COW fork preallocation is currently limited to the value specified by
the COW extent size hint. This is typically much less aggressive than
traditional data fork speculative preallocation performed when
sufficiently large files are extended.

A file extension based algorithm is not relevant for COW reservation
since, by design, COW reservation never involves extending the size of a
file. That said, we can be more aggressive with COW fork preallocation
given that we support cowblocks inode tagging and reclaim
infrastructure. This provides the ability to reclaim COW fork
preallocation in the background or on demand.

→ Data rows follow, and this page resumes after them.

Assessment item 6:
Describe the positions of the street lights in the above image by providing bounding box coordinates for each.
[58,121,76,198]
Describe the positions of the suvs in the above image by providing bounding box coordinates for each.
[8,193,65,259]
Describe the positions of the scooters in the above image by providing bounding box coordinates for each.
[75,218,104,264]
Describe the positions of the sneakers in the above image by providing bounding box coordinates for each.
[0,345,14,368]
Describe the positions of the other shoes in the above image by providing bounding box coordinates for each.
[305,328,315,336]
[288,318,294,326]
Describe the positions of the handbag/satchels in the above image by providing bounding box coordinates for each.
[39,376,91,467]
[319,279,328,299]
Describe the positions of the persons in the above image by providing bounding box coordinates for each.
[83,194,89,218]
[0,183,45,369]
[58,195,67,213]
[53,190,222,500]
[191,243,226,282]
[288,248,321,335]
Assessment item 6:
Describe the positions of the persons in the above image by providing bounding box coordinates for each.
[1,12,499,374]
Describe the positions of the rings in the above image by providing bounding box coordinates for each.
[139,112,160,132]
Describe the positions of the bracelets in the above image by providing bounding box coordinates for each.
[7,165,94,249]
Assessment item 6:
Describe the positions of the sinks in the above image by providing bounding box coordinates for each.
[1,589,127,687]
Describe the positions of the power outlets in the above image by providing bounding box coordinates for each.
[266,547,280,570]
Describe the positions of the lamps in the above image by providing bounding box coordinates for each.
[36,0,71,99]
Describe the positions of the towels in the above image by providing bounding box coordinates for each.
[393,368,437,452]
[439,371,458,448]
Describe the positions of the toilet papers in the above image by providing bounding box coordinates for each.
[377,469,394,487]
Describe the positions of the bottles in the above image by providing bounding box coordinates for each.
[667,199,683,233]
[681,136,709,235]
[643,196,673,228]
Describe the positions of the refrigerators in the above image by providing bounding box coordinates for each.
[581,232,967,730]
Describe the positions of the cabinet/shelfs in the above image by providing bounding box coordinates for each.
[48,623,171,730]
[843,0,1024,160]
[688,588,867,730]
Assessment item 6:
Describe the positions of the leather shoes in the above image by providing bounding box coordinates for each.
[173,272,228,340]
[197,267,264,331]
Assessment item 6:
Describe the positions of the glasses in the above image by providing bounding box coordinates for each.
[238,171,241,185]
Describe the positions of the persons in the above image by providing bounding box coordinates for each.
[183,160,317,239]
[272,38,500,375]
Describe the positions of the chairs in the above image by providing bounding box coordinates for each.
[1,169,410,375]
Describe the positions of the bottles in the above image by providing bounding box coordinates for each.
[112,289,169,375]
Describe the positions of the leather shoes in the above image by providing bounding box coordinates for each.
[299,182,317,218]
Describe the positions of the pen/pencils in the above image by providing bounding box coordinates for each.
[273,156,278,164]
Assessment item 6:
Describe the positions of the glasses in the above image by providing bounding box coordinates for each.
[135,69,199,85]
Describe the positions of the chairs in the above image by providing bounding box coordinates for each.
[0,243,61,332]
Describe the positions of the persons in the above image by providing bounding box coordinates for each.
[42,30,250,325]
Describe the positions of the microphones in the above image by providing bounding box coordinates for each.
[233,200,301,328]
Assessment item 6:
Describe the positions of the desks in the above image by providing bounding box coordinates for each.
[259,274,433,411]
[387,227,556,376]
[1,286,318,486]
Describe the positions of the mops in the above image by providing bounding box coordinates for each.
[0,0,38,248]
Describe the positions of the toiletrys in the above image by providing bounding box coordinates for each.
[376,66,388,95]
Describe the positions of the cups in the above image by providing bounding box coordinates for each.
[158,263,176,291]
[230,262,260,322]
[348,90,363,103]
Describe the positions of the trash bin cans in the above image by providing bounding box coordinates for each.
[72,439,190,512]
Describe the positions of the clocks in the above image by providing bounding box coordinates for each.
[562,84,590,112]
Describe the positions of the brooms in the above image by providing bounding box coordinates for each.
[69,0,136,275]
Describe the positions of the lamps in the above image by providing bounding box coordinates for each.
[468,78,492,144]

Add a simple COW fork speculative preallocation algorithm. Extend COW
fork reservations due to file writes out to the next data fork extent,
unshared boundary or the next preexisting extent in the COW fork,
whichever limit we hit first. This provides a prealloc algorithm that is
based on the size of preexisting extents, similar to the existing
post-eof speculative preallocation algorithm.

Signed-off-by: Brian Foster <bfoster@redhat.com>
---
 fs/xfs/xfs_iomap.c | 139 ++++++++++++++++++++++++++++++++---------------------
 1 file changed, 83 insertions(+), 56 deletions(-)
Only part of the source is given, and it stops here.